→ PAGE TEXT:
The Central American Volcanic Arc (often abbreviated to CAVA) is a chain of volcanoes which extends parallel to the Pacific coastline of the Central American Isthmus, from Mexico to Panama. This volcanic arc, which has a length of 1,100 kilometers (680 mi) is formed by an active subduction zone, with the Cocos Plate subducting underneath the Caribbean Plate. The region has been volcanically and geologically active for at least the past several million years. Numerous volcanoes are spread throughout various Central American countries; many have been active in the geologic past, some more so than others.

Tectonic history 
The Cocos tectonic plate is along the western edge of Central America. The latter is along the western edge of the Caribbean tectonic plate and can be split into two distinct regimes. These regimes are demarcated roughly by the Costa Rican-Nicaraguan border and can be differentiated by the different tectonic histories of each respective area. The southern portion is part of a magmatic arc, while the northern one is associated with several active margins. Different types of faults also exist within each regime and further serve to differentiate the northern and southern regions’ geologic and tectonic histories from one another.

This Caribbean-Cocos tectonic plate interaction can further explain the volcanism and geologic history of the region. While previous literature has shown a wide range of ages for the subduction of the Cocos plate, it is now believed that this subduction began between two million years ago and three million years ago (between 2 Ma and 3 Ma), though the area has been geologically active since at least 12 Ma, as evidenced by plate and plate boundary movements, as well as scarp subduction in the area. A gap in volcanism in Central America between 12 Ma and 5 Ma is understood to have occurred as well.

→ REQUIRED ACTIONS:
1. In the text on the Central American Volcanic Arc, which plate is subducting beneath the Caribbean Plate?
2. Please carry on the text on the Central American Volcanic Arc, starting right after its last sentence.

→ DATA:

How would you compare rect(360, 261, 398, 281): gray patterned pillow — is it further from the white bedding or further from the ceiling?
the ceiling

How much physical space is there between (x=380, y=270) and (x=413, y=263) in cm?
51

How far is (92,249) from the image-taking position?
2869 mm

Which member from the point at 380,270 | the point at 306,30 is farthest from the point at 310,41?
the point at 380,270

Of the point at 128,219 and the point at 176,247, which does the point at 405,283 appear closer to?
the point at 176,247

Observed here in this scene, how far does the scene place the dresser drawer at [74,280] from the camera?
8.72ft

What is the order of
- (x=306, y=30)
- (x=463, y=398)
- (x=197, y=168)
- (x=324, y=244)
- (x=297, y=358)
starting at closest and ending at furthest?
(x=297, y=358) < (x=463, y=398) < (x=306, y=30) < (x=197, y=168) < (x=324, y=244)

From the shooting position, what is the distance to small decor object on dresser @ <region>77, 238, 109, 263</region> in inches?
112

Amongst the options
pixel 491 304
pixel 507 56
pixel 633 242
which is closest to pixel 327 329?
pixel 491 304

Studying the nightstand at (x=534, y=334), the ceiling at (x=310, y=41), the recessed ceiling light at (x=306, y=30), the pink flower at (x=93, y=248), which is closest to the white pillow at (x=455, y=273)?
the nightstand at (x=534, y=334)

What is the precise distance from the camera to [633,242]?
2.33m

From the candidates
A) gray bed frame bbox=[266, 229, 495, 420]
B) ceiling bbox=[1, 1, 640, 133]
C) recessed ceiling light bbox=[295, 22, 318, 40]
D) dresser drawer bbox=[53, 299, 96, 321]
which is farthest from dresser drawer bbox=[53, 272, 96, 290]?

...

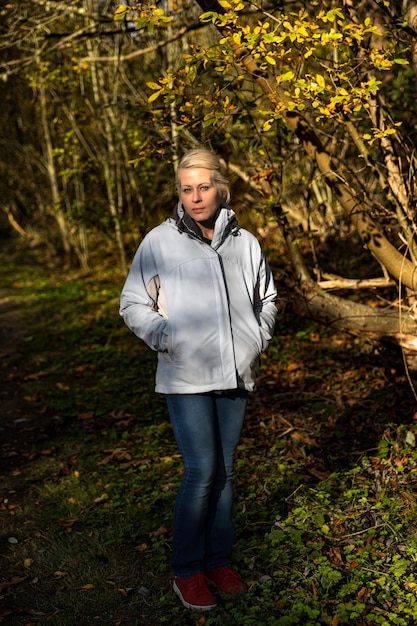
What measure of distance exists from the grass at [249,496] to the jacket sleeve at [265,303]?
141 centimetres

→ RESULTS FOR THE EXERCISE:
1. The Cocos Plate.

2.
Furthermore, the subduction of the Cocos tectonic plate itself is not thought to be what caused some of the changes in volcanism associated with the Central American Volcanic Arc; while the subduction of the Cocos Ridge is a continual event that has influenced volcanism in Central America, the subduction of the Coiba Ridge—a microplate in the region-- is thought to be the triggering event that instigated changes in volcanic activity in the geologic past. In short, the interaction of numerous tectonic plates—namely the Cocos, Caribbean, North American, and Coiba plates—over the past several million years has helped facilitate the continual existence of the Central American Volcanic Arc, influencing the tectonic and broad geologic history of the area.

Contemporary regional overview 
The Central American Volcanic Arc consists of hundreds of volcanic formations, including stratovolcanoes, composite volcanos, calderas, and lava domes. From a depositional standpoint, ash falls, ash flows, and deposits of tephra are prevalent throughout the region. Carbon and argon isotope dating has been used to date these deposits to the Quaternary, and it is suspected that several of these volcanos have been sporadically active for much of the past 200,000 years. 

Some volcanos in the area have even produced large explosive eruptions in the recent past, including the October 25, 1902, eruption of the Santa Maria volcano in Guatemala. This Plinian eruption spewed upwards of twenty cubic kilometers of ash almost thirty kilometers into the sky. Much of this ash was fine-grained, averaging less than 2 millimeters in size.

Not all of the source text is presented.